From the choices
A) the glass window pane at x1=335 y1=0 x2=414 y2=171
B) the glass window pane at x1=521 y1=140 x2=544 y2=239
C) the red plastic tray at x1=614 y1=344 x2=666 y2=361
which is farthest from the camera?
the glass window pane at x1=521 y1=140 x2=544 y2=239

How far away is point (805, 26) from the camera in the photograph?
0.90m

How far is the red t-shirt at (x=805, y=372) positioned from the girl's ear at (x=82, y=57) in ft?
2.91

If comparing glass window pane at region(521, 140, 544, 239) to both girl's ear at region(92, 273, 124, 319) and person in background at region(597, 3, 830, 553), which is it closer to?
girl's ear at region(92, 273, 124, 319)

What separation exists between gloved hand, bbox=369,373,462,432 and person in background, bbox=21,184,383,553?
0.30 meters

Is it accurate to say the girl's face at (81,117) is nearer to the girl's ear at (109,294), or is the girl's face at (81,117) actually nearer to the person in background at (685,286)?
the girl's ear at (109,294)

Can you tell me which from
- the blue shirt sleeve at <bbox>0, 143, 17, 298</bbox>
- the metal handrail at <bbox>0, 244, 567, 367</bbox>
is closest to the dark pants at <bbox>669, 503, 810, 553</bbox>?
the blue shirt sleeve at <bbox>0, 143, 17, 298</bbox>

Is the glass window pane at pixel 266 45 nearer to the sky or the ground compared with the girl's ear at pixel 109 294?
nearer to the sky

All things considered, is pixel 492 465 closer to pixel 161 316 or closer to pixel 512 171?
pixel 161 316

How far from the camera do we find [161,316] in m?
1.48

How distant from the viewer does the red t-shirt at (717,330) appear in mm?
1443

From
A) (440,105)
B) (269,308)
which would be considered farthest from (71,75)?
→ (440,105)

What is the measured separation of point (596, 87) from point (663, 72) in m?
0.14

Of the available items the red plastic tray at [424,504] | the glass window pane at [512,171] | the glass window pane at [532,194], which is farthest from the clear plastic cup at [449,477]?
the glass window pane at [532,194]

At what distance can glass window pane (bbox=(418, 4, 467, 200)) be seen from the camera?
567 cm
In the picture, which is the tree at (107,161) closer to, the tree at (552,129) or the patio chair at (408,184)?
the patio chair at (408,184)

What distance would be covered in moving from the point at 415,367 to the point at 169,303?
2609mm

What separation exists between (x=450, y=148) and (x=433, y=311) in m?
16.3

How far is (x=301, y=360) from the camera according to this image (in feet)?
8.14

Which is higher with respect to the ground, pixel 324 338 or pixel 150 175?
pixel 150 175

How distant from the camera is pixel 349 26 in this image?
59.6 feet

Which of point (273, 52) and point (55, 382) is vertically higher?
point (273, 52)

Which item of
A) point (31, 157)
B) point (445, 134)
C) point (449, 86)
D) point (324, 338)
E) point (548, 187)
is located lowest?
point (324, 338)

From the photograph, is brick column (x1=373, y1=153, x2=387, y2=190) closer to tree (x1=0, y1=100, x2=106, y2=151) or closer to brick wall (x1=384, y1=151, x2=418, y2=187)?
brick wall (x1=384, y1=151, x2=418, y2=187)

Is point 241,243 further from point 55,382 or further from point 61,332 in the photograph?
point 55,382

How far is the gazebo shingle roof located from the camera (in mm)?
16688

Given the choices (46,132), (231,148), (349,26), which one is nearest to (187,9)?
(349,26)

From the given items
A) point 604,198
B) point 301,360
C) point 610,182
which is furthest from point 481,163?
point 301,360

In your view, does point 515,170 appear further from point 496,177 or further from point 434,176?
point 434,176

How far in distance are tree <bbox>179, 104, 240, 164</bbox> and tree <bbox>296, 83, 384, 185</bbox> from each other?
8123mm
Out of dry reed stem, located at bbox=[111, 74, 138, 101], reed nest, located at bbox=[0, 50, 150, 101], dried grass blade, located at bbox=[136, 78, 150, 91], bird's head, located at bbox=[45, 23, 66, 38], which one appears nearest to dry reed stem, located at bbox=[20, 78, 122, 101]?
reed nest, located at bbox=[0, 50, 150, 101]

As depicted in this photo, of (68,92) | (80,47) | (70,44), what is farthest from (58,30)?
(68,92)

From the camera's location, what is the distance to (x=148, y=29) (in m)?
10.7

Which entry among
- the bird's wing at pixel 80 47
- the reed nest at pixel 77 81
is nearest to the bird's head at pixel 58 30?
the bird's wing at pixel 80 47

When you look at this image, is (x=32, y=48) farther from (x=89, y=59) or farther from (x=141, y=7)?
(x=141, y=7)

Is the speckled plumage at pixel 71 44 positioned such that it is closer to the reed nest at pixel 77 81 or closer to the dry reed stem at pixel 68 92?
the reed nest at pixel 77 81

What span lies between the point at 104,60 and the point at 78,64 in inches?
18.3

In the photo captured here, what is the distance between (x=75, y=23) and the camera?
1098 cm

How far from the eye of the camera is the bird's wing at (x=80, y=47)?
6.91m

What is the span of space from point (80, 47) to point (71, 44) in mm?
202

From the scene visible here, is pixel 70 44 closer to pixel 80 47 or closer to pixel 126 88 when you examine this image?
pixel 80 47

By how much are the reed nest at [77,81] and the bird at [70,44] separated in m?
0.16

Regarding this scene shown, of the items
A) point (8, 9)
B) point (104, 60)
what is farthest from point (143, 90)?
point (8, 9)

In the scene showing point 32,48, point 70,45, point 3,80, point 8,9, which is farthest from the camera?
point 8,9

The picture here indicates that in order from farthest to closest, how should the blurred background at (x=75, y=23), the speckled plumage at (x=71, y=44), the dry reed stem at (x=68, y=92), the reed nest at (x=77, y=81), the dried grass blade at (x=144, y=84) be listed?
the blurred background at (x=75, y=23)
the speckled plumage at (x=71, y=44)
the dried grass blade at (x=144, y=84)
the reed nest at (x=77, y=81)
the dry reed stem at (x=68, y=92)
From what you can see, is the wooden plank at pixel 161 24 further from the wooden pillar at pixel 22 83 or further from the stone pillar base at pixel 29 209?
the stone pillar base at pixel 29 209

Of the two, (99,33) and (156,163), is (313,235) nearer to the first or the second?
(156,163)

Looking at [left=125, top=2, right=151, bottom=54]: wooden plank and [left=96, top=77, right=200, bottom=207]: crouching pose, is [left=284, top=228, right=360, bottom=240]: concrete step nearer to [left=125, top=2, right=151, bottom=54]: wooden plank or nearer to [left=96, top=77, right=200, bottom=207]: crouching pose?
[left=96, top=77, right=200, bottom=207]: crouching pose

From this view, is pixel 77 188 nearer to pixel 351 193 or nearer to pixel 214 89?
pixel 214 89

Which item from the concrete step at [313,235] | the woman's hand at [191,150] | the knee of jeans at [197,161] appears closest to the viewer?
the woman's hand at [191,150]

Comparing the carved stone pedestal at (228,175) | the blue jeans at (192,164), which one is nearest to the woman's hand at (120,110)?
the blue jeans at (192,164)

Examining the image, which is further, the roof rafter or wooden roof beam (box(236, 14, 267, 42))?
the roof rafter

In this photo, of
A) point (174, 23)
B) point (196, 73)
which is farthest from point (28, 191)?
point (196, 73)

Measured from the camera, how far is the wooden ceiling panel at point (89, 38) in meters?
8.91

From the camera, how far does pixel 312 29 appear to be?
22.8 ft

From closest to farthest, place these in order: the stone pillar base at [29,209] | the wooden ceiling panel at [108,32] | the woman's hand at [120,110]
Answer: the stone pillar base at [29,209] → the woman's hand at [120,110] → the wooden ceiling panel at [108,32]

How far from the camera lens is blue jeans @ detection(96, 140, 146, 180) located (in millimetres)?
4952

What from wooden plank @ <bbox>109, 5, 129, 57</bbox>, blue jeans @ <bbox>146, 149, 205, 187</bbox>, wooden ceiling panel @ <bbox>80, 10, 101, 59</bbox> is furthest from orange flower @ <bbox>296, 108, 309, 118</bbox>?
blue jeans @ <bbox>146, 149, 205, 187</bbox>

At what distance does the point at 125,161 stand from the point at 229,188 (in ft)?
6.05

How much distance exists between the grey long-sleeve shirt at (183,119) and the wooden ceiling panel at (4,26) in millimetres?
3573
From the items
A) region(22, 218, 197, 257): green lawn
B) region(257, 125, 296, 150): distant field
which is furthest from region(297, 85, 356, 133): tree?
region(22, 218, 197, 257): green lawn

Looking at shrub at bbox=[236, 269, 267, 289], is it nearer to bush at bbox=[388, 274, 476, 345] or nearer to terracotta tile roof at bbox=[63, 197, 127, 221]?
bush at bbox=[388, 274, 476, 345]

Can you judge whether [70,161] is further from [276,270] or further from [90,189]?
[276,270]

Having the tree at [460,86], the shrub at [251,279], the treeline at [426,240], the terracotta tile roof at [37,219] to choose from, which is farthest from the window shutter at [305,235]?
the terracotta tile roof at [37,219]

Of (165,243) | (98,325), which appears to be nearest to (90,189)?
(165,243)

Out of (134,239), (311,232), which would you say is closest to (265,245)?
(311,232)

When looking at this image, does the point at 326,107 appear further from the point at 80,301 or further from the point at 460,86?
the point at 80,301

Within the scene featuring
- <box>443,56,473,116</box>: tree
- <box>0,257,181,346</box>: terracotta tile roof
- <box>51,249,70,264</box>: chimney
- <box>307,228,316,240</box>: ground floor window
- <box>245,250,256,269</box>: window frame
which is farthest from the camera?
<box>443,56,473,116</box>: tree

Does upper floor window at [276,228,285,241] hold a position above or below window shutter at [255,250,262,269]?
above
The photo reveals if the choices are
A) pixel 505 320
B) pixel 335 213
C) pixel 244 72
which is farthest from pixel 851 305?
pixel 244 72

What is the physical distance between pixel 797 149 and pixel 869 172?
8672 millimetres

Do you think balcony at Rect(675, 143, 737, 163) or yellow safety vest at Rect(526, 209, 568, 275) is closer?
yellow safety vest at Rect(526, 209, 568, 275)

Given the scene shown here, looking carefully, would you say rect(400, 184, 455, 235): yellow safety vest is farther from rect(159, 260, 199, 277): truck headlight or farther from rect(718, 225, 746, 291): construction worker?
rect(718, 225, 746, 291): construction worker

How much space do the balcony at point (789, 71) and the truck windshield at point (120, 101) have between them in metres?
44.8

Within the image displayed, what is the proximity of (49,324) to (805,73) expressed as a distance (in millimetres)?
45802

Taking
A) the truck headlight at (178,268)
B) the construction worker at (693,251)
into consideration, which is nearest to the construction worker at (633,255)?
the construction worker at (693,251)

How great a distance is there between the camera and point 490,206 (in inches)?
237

..............................

_Aim of the exercise_
Return exactly, and only, the line containing "Do you think" and every line after it through the end of the material.

_Task response_
Do you think balcony at Rect(675, 143, 737, 163) or yellow safety vest at Rect(526, 209, 568, 275) is closer?
yellow safety vest at Rect(526, 209, 568, 275)

Given the scene shown here, looking carefully, would you say rect(400, 184, 455, 235): yellow safety vest is farther from rect(159, 260, 199, 277): truck headlight or farther from rect(718, 225, 746, 291): construction worker?
rect(718, 225, 746, 291): construction worker

How much space do the balcony at point (789, 71) and the truck windshield at point (120, 101) have between them in metres?
44.8

Within the image displayed, what is the proximity of (49,324) to (805,73) expressed as a distance (in millimetres)?
45802

Taking
A) the truck headlight at (178,268)
B) the construction worker at (693,251)
into consideration, which is nearest to the construction worker at (633,255)?
the construction worker at (693,251)

How great a distance is there between the camera and point 490,206 (in inches)?
237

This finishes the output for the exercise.